==== Provided records

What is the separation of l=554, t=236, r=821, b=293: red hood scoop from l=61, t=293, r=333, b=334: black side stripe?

========
==== Provided records

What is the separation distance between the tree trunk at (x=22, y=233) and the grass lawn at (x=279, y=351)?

========
==== Provided records

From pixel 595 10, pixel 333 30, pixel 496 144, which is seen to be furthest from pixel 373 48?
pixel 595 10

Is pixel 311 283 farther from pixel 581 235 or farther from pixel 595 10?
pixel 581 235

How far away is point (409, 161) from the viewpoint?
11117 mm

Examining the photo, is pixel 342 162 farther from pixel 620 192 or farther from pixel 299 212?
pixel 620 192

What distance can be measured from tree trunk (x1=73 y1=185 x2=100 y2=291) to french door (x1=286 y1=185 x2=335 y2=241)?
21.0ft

========

▶ _Problem details_
Find every line above that contains the string "from", treating uppercase and lowercase as different, and copy each of those lines.

▶ _Output of the task_
What is the separation of l=554, t=236, r=821, b=293: red hood scoop from l=61, t=293, r=333, b=334: black side stripe?
From pixel 595 10, pixel 333 30, pixel 496 144, which is seen to be furthest from pixel 373 48?
Is pixel 311 283 farther from pixel 581 235 or farther from pixel 595 10?
How far away is point (409, 161) from the viewpoint?
Examining the photo, is pixel 342 162 farther from pixel 620 192 or farther from pixel 299 212?
What distance can be measured from tree trunk (x1=73 y1=185 x2=100 y2=291) to french door (x1=286 y1=185 x2=335 y2=241)?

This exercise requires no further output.